* [The problem]: Copy the discussion of rationalism starting at "Among the (arguably)" and ending at "can understand it.", but swap "metaphor" for "analogy".

* [Reading text]:
= = = = =

This is why I find David Chapman’s “vagueblogging” so annoying. This whole conversation doesn’t need to be happening; it could all be avoided if he just, like, linked to specific people saying specific things.
Indeed, even just explicitly saying “logical positivists” instead of “rationalists” would make his writing more clear. Why say the latter if what you actually mean is the former…?
Assuming by “the modern rationality movement” you mean the LessWrong-adjacent subculture, some of what they write is unambiguously meta-rational. The center of gravity is more-or-less rationalism as I use the term, but the subculture is not exclusively that.
Among the (arguably) core LW beliefs that he has criticized over the years are Bayesianism as a complete approach to epistemology, utilitarianism as a workable approach to ethics, the map/territory metaphor as a particularly apt way to think about the relationship between belief and reality.
Yes, I’ve seen that quote; but what it means is that Chapman’s use of the terms “rational”, “rationality”, etc., are so different from ours (on LW) that we have to translate anything he writes before we can understand it.
As for the criticized beliefs—well, I also reject utilitarianism as a workable approach to ethics. So do many people here, I think (though probably not most). Bayesianism as complete approach to epistemology seems like at least a bit of a strawman.
The map/territory one is interesting; I can’t easily predict what that criticism consists of. Do you have any links handy, by chance?
Well, I blame Yudkowsky for the terminology issue, he took a term with hundreds of years of history and used it mostly in place of another established term which was traditionally sort of in opposition to the former one, no less (rationalism vs empiricism).
As I understand it, Chapman’s main target audience wasn’t LW, but normal STEM-educated people unsophisticated in the philosophy of science-related issues. Pretty much what Yudkowsky called “traditional rationality”.

= = = = =

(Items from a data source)
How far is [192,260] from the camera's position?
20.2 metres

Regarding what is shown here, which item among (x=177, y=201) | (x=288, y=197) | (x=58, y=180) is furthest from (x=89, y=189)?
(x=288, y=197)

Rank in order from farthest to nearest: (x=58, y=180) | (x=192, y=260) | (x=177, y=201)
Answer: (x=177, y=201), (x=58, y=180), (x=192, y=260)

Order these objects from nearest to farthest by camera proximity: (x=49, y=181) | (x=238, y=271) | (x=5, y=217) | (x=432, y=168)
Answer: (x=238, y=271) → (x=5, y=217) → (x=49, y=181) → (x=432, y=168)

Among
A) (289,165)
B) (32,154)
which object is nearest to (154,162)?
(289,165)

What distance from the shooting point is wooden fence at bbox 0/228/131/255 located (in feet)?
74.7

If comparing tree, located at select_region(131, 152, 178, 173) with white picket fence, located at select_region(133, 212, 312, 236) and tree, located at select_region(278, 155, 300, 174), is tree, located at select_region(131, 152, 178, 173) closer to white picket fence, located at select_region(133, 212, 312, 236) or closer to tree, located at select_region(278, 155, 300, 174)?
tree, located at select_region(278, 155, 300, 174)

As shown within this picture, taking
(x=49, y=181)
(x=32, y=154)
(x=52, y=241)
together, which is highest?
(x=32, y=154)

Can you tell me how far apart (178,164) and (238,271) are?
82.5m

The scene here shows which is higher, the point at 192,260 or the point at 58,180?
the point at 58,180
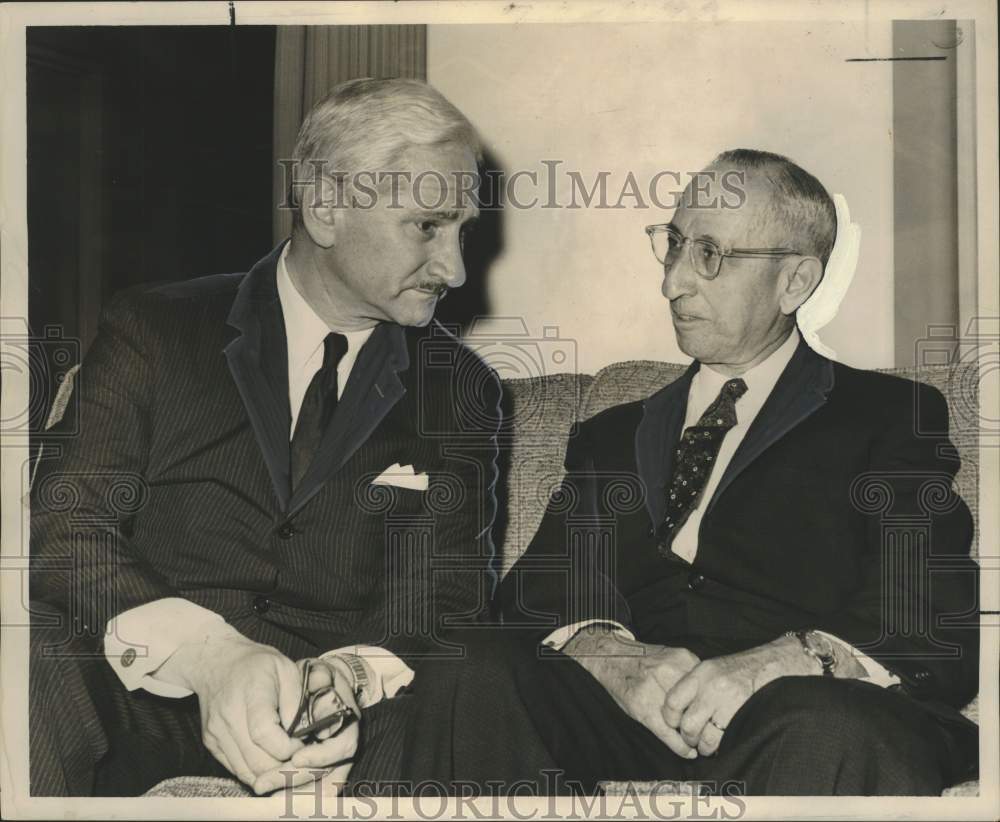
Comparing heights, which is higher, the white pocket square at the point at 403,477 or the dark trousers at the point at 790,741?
the white pocket square at the point at 403,477

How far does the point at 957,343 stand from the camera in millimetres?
3109

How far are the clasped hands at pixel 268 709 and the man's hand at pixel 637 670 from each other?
0.55 m

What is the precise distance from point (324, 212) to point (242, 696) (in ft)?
3.70

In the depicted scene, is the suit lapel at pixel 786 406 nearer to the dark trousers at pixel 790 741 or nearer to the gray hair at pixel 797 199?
the gray hair at pixel 797 199

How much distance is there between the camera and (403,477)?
9.98 feet

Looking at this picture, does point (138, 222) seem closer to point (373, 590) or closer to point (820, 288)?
point (373, 590)

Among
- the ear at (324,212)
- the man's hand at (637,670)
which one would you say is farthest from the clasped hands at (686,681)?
the ear at (324,212)

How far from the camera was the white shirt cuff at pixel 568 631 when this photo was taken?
3.03m

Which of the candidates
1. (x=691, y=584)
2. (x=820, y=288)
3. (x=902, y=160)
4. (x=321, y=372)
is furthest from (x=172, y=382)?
(x=902, y=160)

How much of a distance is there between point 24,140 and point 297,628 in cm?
138

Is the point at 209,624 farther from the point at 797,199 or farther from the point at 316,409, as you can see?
the point at 797,199

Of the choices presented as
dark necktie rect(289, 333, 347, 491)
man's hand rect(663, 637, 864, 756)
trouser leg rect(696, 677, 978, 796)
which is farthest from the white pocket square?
trouser leg rect(696, 677, 978, 796)

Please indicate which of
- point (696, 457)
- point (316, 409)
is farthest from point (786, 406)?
point (316, 409)

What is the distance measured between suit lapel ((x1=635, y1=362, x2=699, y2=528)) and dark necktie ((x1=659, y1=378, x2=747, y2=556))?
2 centimetres
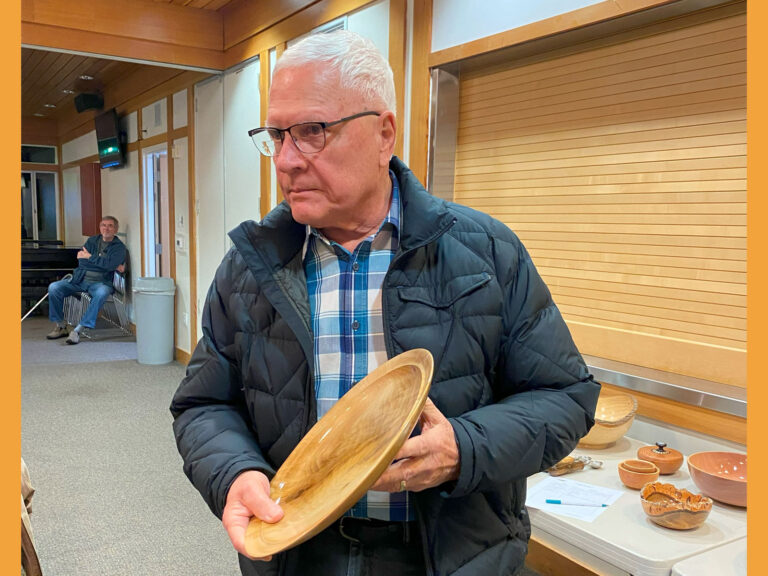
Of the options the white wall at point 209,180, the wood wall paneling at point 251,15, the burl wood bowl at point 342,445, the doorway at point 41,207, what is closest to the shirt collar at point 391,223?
the burl wood bowl at point 342,445

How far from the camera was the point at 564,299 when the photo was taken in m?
2.69

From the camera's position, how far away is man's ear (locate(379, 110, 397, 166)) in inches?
45.3

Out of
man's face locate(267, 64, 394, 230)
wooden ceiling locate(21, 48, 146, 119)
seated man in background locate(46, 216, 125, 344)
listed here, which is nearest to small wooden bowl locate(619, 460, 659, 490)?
man's face locate(267, 64, 394, 230)

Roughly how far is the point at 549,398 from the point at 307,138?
599mm

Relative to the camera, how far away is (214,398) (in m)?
1.18

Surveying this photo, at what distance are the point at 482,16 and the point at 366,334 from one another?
216 centimetres

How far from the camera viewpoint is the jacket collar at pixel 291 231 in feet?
3.66

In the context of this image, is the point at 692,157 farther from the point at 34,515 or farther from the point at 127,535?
the point at 34,515

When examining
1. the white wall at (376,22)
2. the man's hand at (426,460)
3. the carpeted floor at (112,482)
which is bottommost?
the carpeted floor at (112,482)

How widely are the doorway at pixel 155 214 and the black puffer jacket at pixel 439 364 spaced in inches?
250

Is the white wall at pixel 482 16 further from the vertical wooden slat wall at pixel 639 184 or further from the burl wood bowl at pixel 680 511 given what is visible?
the burl wood bowl at pixel 680 511

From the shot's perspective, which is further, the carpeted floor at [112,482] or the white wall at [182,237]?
the white wall at [182,237]

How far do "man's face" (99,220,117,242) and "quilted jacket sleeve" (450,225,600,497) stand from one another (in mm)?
7547

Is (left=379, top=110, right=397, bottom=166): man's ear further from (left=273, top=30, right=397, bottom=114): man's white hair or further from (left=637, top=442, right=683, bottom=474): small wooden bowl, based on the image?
(left=637, top=442, right=683, bottom=474): small wooden bowl
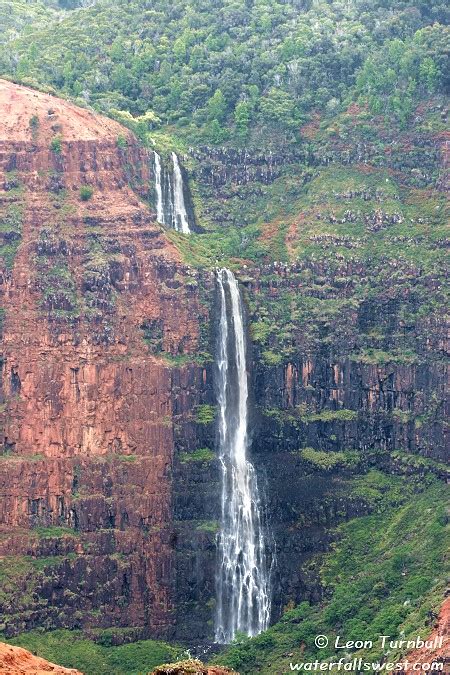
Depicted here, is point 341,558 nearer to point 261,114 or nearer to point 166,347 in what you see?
point 166,347

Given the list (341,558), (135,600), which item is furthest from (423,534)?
(135,600)

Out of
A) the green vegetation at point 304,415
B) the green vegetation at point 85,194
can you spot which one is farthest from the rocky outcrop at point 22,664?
the green vegetation at point 85,194

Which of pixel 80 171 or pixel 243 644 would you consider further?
pixel 80 171

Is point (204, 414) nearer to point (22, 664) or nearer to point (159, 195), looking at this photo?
point (159, 195)

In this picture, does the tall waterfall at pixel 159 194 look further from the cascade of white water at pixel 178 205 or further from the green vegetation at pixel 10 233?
the green vegetation at pixel 10 233

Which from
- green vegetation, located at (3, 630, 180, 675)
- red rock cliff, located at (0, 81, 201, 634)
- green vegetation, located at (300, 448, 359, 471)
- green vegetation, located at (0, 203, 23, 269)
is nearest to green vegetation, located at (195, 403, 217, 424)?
red rock cliff, located at (0, 81, 201, 634)
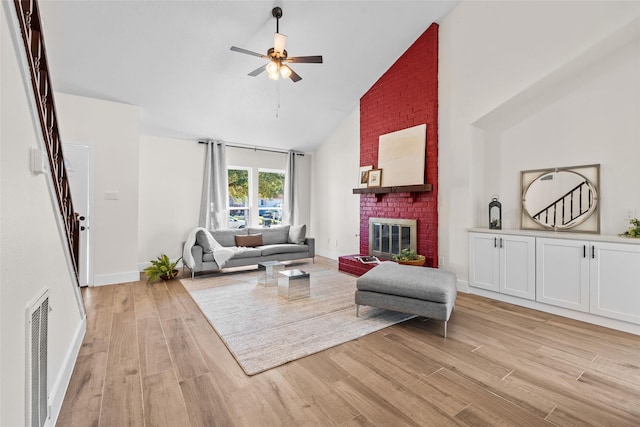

= = = = =

* [Solution]:
Among the (arguably) core LW beliefs that he has criticized over the years are Bayesianism as a complete approach to epistemology, utilitarianism as a workable approach to ethics, the map/territory analogy as a particularly apt way to think about the relationship between belief and reality.
Yes, I’ve seen that quote; but what it means is that Chapman’s use of the terms “rational”, “rationality”, etc., are so different from ours (on LW) that we have to translate anything he writes before we can understand it.